[Saved data entries]
□ □ □ □ □ □ □
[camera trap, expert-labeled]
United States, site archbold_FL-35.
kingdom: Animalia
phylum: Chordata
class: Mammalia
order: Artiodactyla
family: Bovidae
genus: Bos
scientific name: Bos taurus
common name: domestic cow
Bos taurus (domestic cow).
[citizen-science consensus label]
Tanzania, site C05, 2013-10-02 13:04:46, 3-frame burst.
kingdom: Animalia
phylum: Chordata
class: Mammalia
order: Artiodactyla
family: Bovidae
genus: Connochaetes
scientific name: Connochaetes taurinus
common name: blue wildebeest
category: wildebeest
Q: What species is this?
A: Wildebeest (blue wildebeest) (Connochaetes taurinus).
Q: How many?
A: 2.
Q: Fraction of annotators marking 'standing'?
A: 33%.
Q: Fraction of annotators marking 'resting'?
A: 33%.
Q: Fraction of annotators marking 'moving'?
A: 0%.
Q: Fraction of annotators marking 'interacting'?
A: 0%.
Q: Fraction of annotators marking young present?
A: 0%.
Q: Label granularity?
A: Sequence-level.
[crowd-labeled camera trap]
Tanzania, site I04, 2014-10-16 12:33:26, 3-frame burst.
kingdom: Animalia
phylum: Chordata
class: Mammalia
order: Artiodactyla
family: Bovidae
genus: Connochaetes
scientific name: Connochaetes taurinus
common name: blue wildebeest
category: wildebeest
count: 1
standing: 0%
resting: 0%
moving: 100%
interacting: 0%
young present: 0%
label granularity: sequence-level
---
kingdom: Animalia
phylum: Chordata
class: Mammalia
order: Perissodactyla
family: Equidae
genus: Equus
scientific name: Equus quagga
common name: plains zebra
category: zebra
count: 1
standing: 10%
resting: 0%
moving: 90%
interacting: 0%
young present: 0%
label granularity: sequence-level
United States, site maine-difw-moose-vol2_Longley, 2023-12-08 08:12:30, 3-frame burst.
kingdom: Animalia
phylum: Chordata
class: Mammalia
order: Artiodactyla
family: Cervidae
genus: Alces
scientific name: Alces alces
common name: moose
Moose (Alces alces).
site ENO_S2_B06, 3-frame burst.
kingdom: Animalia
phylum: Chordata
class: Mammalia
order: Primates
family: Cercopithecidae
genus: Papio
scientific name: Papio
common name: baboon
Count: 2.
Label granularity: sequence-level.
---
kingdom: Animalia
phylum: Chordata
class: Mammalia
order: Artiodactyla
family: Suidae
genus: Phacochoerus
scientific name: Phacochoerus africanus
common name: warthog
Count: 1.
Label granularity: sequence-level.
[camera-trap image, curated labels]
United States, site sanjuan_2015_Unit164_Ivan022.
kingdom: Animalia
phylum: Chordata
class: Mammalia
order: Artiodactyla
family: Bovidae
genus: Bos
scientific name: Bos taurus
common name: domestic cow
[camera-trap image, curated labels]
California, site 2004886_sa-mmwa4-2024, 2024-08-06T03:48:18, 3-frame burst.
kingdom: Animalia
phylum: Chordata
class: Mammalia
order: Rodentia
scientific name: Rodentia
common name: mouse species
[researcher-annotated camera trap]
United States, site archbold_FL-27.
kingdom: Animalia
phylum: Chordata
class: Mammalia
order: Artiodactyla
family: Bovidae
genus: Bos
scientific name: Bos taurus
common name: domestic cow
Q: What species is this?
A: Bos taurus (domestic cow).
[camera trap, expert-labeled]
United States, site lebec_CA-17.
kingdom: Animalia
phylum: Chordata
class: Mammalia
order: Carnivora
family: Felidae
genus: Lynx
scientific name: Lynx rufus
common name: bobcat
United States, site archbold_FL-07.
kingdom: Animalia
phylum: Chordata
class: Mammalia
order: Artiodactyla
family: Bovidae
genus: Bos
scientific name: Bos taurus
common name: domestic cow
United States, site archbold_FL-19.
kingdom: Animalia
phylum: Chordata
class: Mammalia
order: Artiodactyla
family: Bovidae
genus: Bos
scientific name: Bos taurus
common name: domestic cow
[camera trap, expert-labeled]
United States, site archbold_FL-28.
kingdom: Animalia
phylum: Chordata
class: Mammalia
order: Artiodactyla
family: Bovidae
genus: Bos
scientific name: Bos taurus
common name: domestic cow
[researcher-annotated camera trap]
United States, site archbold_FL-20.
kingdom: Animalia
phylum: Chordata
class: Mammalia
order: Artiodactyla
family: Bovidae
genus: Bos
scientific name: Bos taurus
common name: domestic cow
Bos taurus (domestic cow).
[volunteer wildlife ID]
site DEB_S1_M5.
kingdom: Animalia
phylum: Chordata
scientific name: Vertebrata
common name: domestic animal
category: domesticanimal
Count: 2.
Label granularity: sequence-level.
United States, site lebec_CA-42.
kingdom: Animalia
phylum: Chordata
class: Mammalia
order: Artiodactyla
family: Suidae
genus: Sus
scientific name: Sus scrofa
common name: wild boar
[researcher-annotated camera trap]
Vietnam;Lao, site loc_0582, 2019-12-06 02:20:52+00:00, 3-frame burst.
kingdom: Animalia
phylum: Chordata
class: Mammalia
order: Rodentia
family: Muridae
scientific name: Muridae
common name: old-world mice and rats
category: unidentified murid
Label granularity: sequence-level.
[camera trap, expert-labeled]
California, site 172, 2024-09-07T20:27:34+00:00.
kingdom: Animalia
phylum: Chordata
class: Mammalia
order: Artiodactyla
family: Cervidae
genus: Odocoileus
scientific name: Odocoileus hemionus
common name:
□ □ □ □ □ □ □
Report how many lines in the data include the string "category", giving nothing but that number.

* RESULT FOR THIS EXERCISE *
5